We'll need someone stand up and explain the use case.  IMHO we should not
assume something can happen and design the interface with an assumption,
especially if there can be an impact on the design with the assumption.
Per my own experience that's the major source of over-engineering.

If we live migrate the VM then stop it after migration completes, it means
we're "assuming" the ultimate disk image will match with the VM image we're
going to create, but I doubt it.

Here the whole process actually contains a few steps:

     (1)                  (2)                     (3)               (4)
  VM running --> start live migration --> migration completes --> VM stop
                   (fixed-ram=on)

We have the VM image containing all the VM states (including device and
memory) at step (3), then we can optionally & quickly turn off the VM at
step (4).  IOW, the final disk image contains states in step (4) not step
(3).  The question is could something changed on the disk or IO flush
happened during step (3) and (4)?

IOW, I think the use case so far can only be justified if it's VM suspend.

> 
> We care about the stop case, but since the proposal already supports live too, there is no real good reason I think to force the user to stop the VM, forcing our own use case when others might find use for "live".
> 
> If we want to detect the two cases at runtime separately in the future for potential additional performance gain, that is a possibility in my view for future work,
> but we know already experimentally that the bits of extra overhead for the dirty bitmap tracking is not the real bottleneck at least in our testing,
> even with devices capable of transfering ~6 gigabytes per second.

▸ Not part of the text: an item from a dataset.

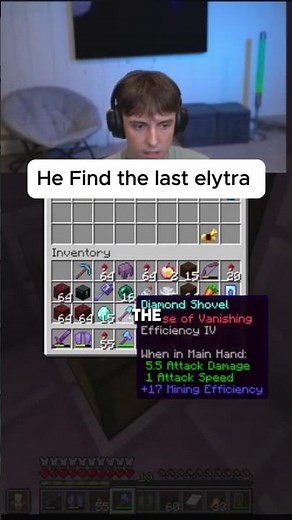 DrDonut FINDS the Last Elytra in Minecraft! 😱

Is that device assigned to the guest?  I'm very curious why that wouldn't
make a difference.

It could be that the device is reusing a small buffer of the guest so even
if it dirtied very fast it's still a small range impact.  Logically high
dirty loads definitely will make a difference irrelevant of dirty tracking
overheads (e.g., besides tracking overhead that we'll also need to migrate
dirtied pages >1 times; while we don't need to do that with live snapshot).

> 
> But again this is assuming that the live case is compatible and does not make things overly complicated,
> otherwise looking instead at the thing from purely these business requirements perspective we don't need it, and we could even scrap live.
> 
> > 
> > 1) Add a new command that does vm_stop + fixed-ram migrate;
> > 
> > 2) Arbitrarily declare that fixed-ram is always non-live and hardcode
> >    that;
> > 
> > 3) Add a new migration capability "live migration", ON by default and
> >    have the management layer set fixed-ram=on, live-migration=off.
> 
> (just minor point, for the case where this would apply): instead of an additional options, could we not just detect whether we are "live" or not by just checking whether the guest is in a running state?
> I suppose we don't allow to start/stop guests while the migration is running..
> 
> 
> > 
> > I guess this also largely depends on what direction we're going with the
> > migration code in general. I.e. do we prefer a more isolated
> > implementation or keep the new feature flexible for future use-cases?
> 
> right, looking for the migration experts and maintainers to chime in here :-)
> 
> > 
> > I'll give people time to catch up and in the meantime work on adding the
> > stop and the safeguards around the user re-starting.
> > 
> > Thanks all for the input so far.
> 
> Thanks and as again: all this is just my 2c truly.
> 
> Ciao,
> 
> Claudio
> 

-- 
Peter Xu